#### Records supplied:
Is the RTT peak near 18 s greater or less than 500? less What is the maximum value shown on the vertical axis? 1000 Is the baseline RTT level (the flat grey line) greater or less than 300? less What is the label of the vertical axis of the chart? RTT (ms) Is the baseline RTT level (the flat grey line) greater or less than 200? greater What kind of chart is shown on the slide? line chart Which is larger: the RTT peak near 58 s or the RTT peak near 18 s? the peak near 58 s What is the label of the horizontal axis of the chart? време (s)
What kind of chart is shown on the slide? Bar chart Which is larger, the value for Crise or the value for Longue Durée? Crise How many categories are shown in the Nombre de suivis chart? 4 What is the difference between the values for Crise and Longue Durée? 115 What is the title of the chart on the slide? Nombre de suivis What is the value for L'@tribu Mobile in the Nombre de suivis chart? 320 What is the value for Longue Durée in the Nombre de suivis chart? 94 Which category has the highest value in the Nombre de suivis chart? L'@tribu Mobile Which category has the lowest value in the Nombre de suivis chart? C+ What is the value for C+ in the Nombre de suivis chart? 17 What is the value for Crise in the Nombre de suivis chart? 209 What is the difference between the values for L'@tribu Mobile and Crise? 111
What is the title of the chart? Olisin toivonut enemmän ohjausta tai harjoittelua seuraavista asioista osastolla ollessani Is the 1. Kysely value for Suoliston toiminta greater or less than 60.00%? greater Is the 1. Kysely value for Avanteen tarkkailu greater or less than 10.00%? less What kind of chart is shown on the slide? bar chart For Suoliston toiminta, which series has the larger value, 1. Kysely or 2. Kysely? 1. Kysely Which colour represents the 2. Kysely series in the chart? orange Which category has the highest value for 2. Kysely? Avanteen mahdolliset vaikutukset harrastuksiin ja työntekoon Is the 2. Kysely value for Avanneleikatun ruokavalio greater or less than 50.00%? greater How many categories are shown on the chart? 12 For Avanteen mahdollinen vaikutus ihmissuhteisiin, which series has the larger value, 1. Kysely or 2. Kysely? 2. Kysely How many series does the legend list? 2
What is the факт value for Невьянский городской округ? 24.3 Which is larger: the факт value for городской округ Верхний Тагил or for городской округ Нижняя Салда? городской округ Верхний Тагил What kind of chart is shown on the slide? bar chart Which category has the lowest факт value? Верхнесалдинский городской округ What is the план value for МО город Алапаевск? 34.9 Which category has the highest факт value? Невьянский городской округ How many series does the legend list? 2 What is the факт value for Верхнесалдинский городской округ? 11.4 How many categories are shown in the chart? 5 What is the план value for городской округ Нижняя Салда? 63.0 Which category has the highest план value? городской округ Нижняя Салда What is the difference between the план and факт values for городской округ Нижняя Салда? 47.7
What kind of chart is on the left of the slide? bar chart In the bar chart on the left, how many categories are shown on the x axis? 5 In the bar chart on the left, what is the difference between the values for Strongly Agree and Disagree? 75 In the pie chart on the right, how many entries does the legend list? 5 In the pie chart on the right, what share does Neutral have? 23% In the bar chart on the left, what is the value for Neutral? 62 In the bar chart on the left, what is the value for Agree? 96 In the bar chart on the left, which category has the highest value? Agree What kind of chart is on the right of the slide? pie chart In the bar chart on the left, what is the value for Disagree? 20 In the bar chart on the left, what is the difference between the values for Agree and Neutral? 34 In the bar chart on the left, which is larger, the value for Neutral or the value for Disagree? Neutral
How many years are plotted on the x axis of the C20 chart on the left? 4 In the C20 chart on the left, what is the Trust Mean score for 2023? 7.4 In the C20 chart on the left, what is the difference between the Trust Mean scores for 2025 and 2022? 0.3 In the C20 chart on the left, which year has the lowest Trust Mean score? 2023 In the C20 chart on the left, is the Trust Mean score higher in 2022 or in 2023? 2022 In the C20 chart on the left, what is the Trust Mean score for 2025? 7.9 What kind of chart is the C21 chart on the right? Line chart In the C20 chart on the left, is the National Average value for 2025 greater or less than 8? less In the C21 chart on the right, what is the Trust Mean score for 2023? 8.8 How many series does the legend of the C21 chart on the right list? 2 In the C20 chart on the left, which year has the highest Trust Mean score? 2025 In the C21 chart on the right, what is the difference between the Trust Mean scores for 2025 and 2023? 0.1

#### What to work on:
Show each line of the listing that contains the word "maximum".

#### Completed task:
Is the RTT peak near 18 s greater or less than 500? less What is the maximum value shown on the vertical axis? 1000 Is the baseline RTT level (the flat grey line) greater or less than 300? less What is the label of the vertical axis of the chart? RTT (ms) Is the baseline RTT level (the flat grey line) greater or less than 200? greater What kind of chart is shown on the slide? line chart Which is larger: the RTT peak near 58 s or the RTT peak near 18 s? the peak near 58 s What is the label of the horizontal axis of the chart? време (s)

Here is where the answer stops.